1 posted on
05/29/2013 4:57:56 AM PDT by
Bratch
To: Bratch
Years ago, I met a grizzled old North Dakota veteran of Guadalcanal. He actually wished he’d been sent to Attu instead. “What was the army thinking,” he asked me, “when they sent North Dakota boys to fight on Guadalcanal and Arizona boys to fight on Attu?”
2 posted on
05/29/2013 5:09:14 AM PDT by
Vigilanteman
(Obama: Fake black man.
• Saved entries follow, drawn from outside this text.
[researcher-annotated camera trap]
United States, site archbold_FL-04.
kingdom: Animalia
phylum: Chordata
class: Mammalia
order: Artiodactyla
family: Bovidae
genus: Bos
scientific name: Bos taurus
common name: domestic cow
Fake Messiah. Fake American. How many fakes can you fit in one Zer0?)
To: Bratch
The key thing to remember is that for subarctic conditions you need the proper equipment and people who are pre-adapted to that climate ~ or worse.
Otherwise all military actions will need to be isolated to late July and early August.
Or, use robots.
3 posted on
05/29/2013 5:13:22 AM PDT by
muawiyah
To: Bratch
The Battle of Komandorski Islands was very nearly a catastrophe for us. As it ended it was pretty much a draw.
8 posted on
05/29/2013 6:03:51 AM PDT by
skeeter
To: Bratch
My father and my father-in-law both served in the Aleutian Campaign. FIL was an Army anti-aircraft artilleryman and my dad was in the Navy. My dad ended the war with nine battle stars serving on the Fleet Oiler USS Neches AO47, that was involved in every major invasion in the Pacific. Anyway, with all that action and despite hitting a mine, kamikazes, having his ship used as bait to entice the Japanese fleet at Leyte, and the Okinawa Typhoon in 1945, he says his most terrifying experience was a storm in the Bering Sea.
10 posted on
05/29/2013 6:21:59 AM PDT by
stormer
To: Bratch
"The Battle of Attu (May 11 to May 30, 1943) was the only World War II land battle fought on incorporated U.S. territory."
What about the battle of Wake Island? The Japanese landed and fought until Major Devereux surrendered his men. That was incorporated U.S. territory and the Japanese occupied that until the very end of WWII. They surrendered it in September 1945.